■ Written instruction
Exactly as they appear, copy the lines of the listing from the one containing "Name which of" through the final line, both included, and nothing else.

--

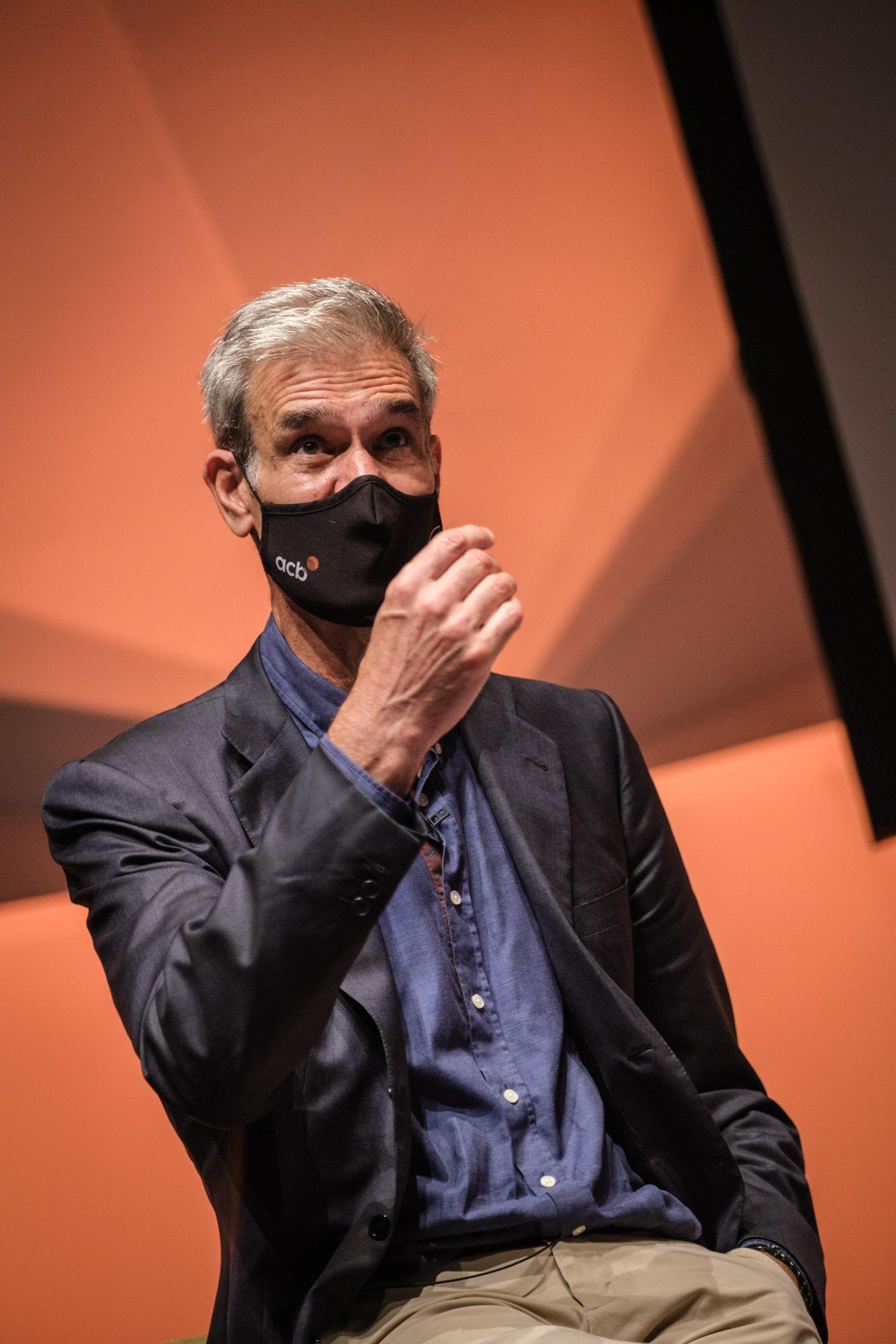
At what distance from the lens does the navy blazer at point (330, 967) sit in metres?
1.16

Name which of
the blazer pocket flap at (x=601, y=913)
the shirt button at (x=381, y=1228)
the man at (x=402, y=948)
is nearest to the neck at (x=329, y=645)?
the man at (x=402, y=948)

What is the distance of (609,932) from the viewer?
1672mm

--

■ Output below
Name which of
the blazer pocket flap at (x=601, y=913)
the shirt button at (x=381, y=1228)
the man at (x=402, y=948)
is nearest to the neck at (x=329, y=645)?
the man at (x=402, y=948)

What is the distance of (609,932) from the viewer?
1672mm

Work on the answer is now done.